President Donald Trump says he discussed political rival Joe Biden with the president of Ukraine — a phone call reportedly at the heart of an unprecedented whistleblower complaint that has led to the launch of formal impeachment proceedings in the House — for one reason: a desire to root out corruption.
The former vice president, he said, wielded his influence to benefit his son Hunter’s private-sector work in Ukraine.
“What Joe Biden did for his son, that’s something they should be looking at,” Trump told reporters Tuesday, deflecting questions about the renewed push by House Democrats for impeachment proceedings in the wake of the revelations surrounding his dealings with Ukraine, which include reports that he pressured Ukraine’s leader to probe Biden and his family while that country was awaiting U.S. aid he’d delayed.
Here’s what we know about Biden’s actions as vice president with regard to Ukraine, Trump’s accusations, and Trump’s own dealings with the country’s leader.
Biden’s anti-corruption work in Ukraine
As vice president, the elder Biden lead the U.S. diplomatic efforts to bolster the country’s fledgling democracy and root out corruption after mass protests ousted the country’s pro-Russia president, Viktor Yanukovych.
Biden spoke frequently with Ukrainian leaders and in April of 2014, he traveled to Ukraine, bringing financial support and warning the Russians — who had recently annexed Crimea — to stop intervening in Ukrainian sovereignty.

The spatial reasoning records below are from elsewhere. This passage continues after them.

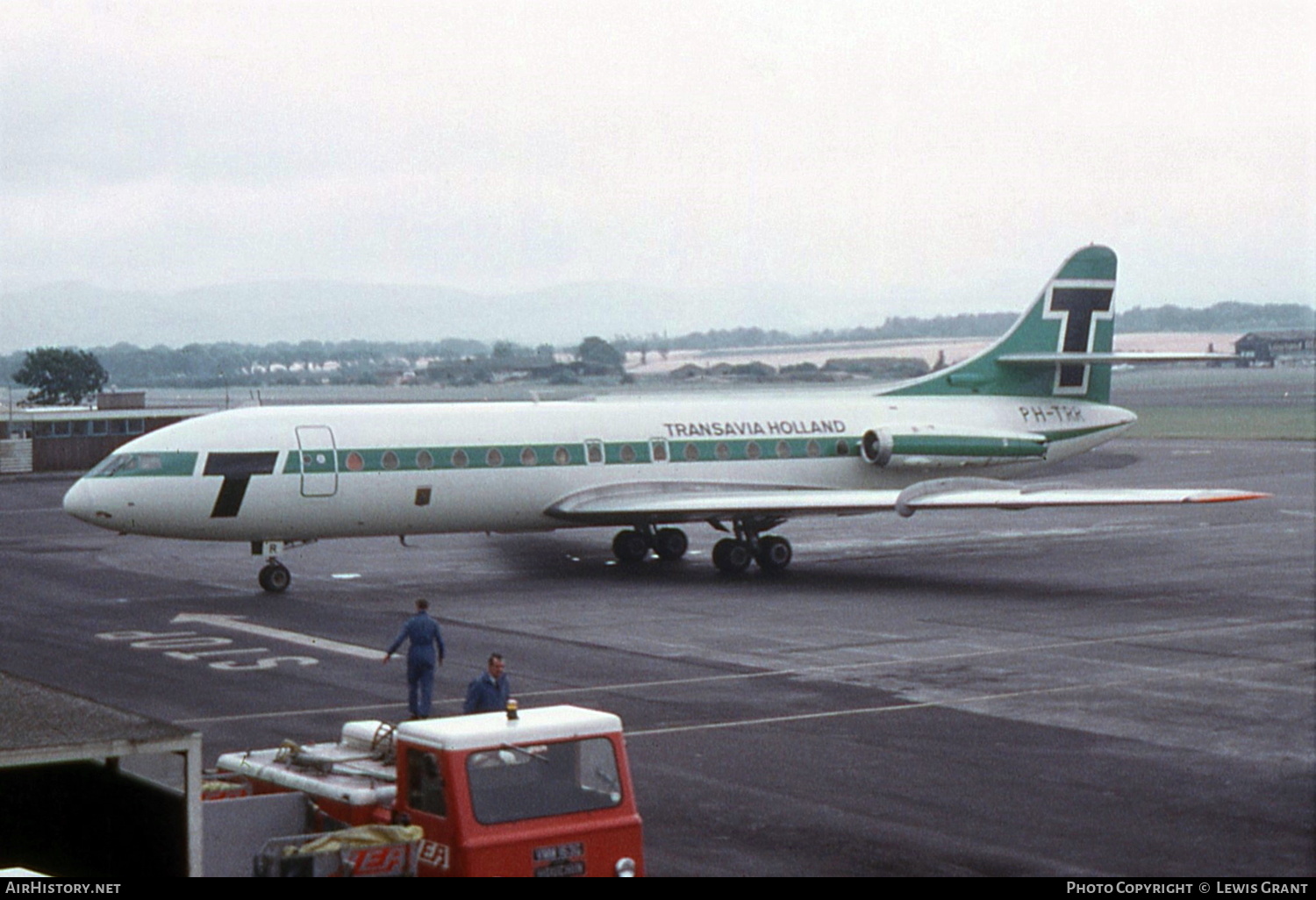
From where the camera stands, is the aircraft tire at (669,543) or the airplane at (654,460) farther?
the aircraft tire at (669,543)

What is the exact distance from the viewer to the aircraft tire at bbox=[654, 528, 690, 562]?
35281 mm

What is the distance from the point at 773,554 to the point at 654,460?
3.14 meters

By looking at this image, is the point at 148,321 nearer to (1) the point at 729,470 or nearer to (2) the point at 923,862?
(1) the point at 729,470

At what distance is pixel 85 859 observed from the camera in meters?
11.3

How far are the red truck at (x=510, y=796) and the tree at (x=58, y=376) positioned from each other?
8295 centimetres

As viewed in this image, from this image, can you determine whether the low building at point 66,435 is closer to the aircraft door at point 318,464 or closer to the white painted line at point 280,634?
the aircraft door at point 318,464

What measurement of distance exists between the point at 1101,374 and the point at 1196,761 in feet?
78.4

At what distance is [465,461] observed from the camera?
1251 inches

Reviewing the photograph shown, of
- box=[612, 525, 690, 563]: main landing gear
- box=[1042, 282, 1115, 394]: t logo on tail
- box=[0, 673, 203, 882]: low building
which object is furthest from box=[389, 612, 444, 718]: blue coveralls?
box=[1042, 282, 1115, 394]: t logo on tail

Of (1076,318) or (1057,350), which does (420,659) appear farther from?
(1076,318)

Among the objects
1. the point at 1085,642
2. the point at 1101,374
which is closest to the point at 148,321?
the point at 1101,374

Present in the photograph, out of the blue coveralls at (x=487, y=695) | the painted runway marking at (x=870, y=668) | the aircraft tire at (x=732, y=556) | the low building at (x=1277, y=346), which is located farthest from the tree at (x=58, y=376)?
the blue coveralls at (x=487, y=695)

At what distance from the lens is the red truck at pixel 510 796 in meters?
10.3

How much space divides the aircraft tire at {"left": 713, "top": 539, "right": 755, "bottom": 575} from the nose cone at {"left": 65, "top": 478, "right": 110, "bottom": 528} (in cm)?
1183
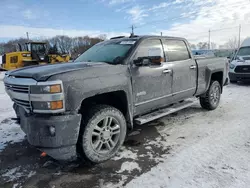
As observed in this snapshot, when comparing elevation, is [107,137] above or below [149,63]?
below

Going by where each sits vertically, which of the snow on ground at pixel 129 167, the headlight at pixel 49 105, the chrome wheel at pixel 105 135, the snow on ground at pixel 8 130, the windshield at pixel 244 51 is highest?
the windshield at pixel 244 51


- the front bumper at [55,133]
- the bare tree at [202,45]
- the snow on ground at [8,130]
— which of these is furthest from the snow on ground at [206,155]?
the bare tree at [202,45]

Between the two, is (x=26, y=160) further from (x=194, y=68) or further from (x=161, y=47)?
(x=194, y=68)

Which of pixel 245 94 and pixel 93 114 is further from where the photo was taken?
pixel 245 94

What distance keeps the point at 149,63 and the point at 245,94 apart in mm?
5481

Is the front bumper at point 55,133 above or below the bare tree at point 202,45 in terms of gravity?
below

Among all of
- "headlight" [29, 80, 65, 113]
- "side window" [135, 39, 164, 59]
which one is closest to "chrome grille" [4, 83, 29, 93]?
"headlight" [29, 80, 65, 113]

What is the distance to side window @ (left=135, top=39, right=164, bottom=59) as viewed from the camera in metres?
3.60

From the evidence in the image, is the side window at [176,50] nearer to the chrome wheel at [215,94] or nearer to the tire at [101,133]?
the chrome wheel at [215,94]

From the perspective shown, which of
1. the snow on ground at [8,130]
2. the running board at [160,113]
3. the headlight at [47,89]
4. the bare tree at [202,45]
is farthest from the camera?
the bare tree at [202,45]

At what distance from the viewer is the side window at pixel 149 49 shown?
3.60 meters

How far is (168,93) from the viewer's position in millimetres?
4250

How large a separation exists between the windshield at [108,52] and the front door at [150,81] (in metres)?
0.24

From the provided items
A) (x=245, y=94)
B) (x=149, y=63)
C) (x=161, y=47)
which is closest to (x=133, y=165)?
(x=149, y=63)
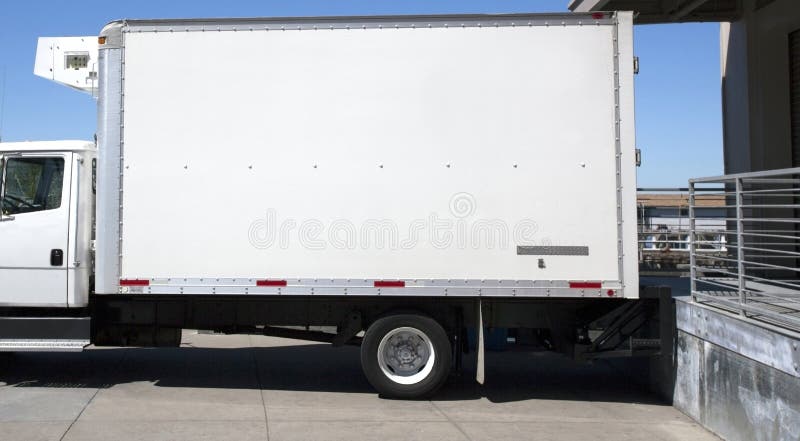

In May 2014, Hunter Biden was hired by a Ukrainian gas company, Burisma Holdings, as a board member reportedly making $50,000 a month. He stopped working with the company earlier this year.
The company had ties to Yanukovych, raising eyebrows among White House aides and others who saw potential for a conflict of interest. The Obama White House said at the time the younger Biden was a private citizen, and that there was no conflict of interest.
Trump’s quid-pro-quo claims
Trump, whose July phone conversation with Ukrainian President Volodymyr Zelensky was reportedly so unusual ittriggered a whistleblower complaint, said Sunday ahead of his departure for an event in Texas that he discussed with the Ukrainian leader “the fact that we don’t want our people like Vice President Biden and his son creating the corruption already in the Ukraine.”
Trump reiterated this version of events to reporters once he arrived in Houston.
“He said, ‘I’m not going to give billions of dollars to Ukraine unless they remove this prosecutor.’ And they removed the prosecutor supposedly in one hour,” Trump claimed, referring to Biden. “And the prosecutor was prosecuting the company of the son and the son. He just shouldn’t have said that. Now, as far as my conversation, it was perfect. It was a perfect conversation.”
On Monday, he reiterated this claim.
“It was a perfect call. There was no quid pro quo, unlike Biden,” Trump said.
But the revelation of the whistleblower complaint from a member of the U.S. intelligence committee, first reported in The Washington Post, reportedly involving the call came after a monthslong effort by the president’s personal attorney, Rudy Giuliani, to get Ukraine to probe the Bidens — an effort aided by the State Department.
Both Trump and Giuliani have alleged that Biden used the prospect of U.S. financial support to pressure the Ukrainian government to fire its top prosecutor in 2016, because the prosecutor, Viktor Shokin, was investigating the gas company Burisma, and allegedly, Hunter.
Shokin was widely believed to be soft on corruption, however, and the United States and other Western countries had called for his removal. The country’s Parliament ultimately voted to remove Shokin.
Earlier this year, Bloomberg News, citing documents and an interview with a former Ukrainian official, reported the Burisma investigation had been dormant for more than a year by the time Biden called for the crackdown on corruption. The then-Ukrainian prosecutor general told the news agency he found no evidence of wrongdoing by Biden and his son. And PolitiFact reported it found no evidence to “support the idea that Joe Biden advocated with his son’s interests in mind.”